By EHM Feature Writer Katherine Mackenzie-Smith
Time and time again, articles by successful entrepreneurs pop up where they discuss the start of their business and some of the keys to their success. On top of persistence, patience, and relentless enthusiasm and optimism, another key component that often pops up is this:
Being the facilitator and/or speaker at events is a fast and effective way to start building a public profile, become an expert in your field, and give you instant credibility.
Online, it can be easy to get lost in the noise of many, many others in your industry competing for screen space. On social media, you’re competing with friend’s babies and funny cat videos for the attention of your audience.
But, put on an event, and you suddenly have an edge. You’re real. You’re tangible. Your expertise is proven because you’re not hiding behind your computer screen. And, as awesome as the digital age is, people are still addicted to real life connection.
Maybe you’ve seen this yourself, with others in your industry.
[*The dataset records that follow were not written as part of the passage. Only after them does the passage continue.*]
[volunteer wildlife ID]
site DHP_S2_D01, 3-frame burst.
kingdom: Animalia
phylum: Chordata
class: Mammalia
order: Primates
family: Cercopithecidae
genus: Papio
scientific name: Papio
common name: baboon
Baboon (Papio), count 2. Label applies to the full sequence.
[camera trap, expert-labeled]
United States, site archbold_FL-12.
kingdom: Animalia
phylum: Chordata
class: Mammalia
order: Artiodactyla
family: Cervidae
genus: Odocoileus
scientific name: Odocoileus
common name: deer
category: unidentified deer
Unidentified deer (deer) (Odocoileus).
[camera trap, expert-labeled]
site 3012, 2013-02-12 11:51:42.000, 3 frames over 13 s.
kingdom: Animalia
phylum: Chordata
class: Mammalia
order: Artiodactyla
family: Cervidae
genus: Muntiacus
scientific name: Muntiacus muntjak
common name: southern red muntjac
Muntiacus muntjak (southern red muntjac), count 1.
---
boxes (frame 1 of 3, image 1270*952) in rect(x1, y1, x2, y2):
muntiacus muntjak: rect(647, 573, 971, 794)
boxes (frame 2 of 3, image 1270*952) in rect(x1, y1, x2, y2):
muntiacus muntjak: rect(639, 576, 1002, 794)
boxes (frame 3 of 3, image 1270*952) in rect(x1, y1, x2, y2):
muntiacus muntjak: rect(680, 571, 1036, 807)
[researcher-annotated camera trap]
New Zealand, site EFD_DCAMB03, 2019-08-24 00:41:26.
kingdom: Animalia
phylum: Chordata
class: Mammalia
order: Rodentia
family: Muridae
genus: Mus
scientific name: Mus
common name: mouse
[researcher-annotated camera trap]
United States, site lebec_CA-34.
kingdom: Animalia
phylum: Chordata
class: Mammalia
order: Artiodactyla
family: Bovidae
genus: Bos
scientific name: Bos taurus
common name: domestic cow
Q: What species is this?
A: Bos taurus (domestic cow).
They run a few events and people really start to pay attention to them as leaders in the field. Or you’ve read an article by squillionaire who started to build their influence by hosting small, free events.
You probably already know how valuable events are to your business, but you don’t know what to do?
Never fear! Here are suggestions to get you started:
- A casual ‘meet up’ event for a specific group (eg, bloggers, graphic designers, spiritual sisters, working mums). Extra points if the group happens to be your ideal clients so you’re positioning yourself in the forefront of their minds, but keeping it casual to start forming those strong connections.
- Team up with a like-minded friend (preferably one who offers a different service) and put together a workshop that showcases both of your unique skills but solves a specific problem for your attendees.
- Connect with community groups that are often looking for speakers to get in front of a new audience and practise your key speeches. They generally organise the event and you just have to show up and speak. Easy.
- Hold free or low-cost events (say, a free one-hour presentation) on your chosen topic and introduce a product or service at the end for anyone who wants more. Always give great value so your attendees can see that if this is what you give for free, imagine how good the paid version is.
- Add an event as a bonus to a high end program or service you offer to give your clients or customers an extra reason to get on board.
- Run an intensive by bringing together a very small group and teaching them your ‘best stuff’.
- Create a mastermind group in your network to come together, share ideas, problem solve and do some co-working. Try and invite people with different skills or services who can bring different opinions and ideas (instead of, say, all life coaches).
Just like with everything, running events is something that takes a bit of trial and error to discover the kind of events that are best for your business. It’s about finding that sweet spot between what you love to do and what your audience wants but, mostly, it’s about getting out there and giving it a go, mixing it up and trying a bunch of different things. But there’s no denying that getting out from behind your computer and getting in front of your potential clients or customers, in real life, will do amazing things for your business.